HAVANA, Feb. 24th (DPA) On the evening of February 23, 1958, a gunman walked into Havana’s luxurious Hotel Lincoln and walked out with five-time Formula One champion Juan Manuel Fangio.
For the next 20 hours, Fangio was heldcaptive in a nearby apartment complex, where rebels fed him a nice dinner of steak and potatoes and gave him a radio so he could listen to the second annual Havana Grand Prix as it took place without him.
The race was Cuban President Fulgencio Batista’s attempt to keep up appearances as his country headed into the home stretch of an uprising that would lead to revolution. Less than a year later, rebels led by Fidel Castro would topple Batista’s government, ending Cuba’s sparkling tourist economy.
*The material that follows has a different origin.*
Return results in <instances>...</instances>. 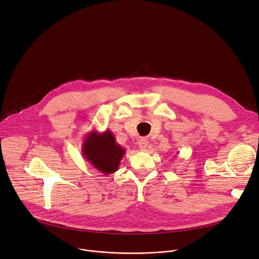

As Fangio listened to race coverage on his borrowed radio, tragedy struck on the course—which had been laid out on the streets of Havana—when Cuban driver Armando Garcia Cifuentes lost control of his Ferrari and mowed down a crowd of spectators. Seven were killed and more than 40 more injured. A broken oil line in a car driven by Argentina’s Roberto Mieres, not sabotage by the rebels as had been suspected, turned out to have caused an oil slick that sent Cifuentes off course.
Fangio won his first Formula One world championship in 1951, and won again in 1954, 1955, 1956 and 1957. Fangio called the kidnapping “just one more adventure” in what was a glorious racing career.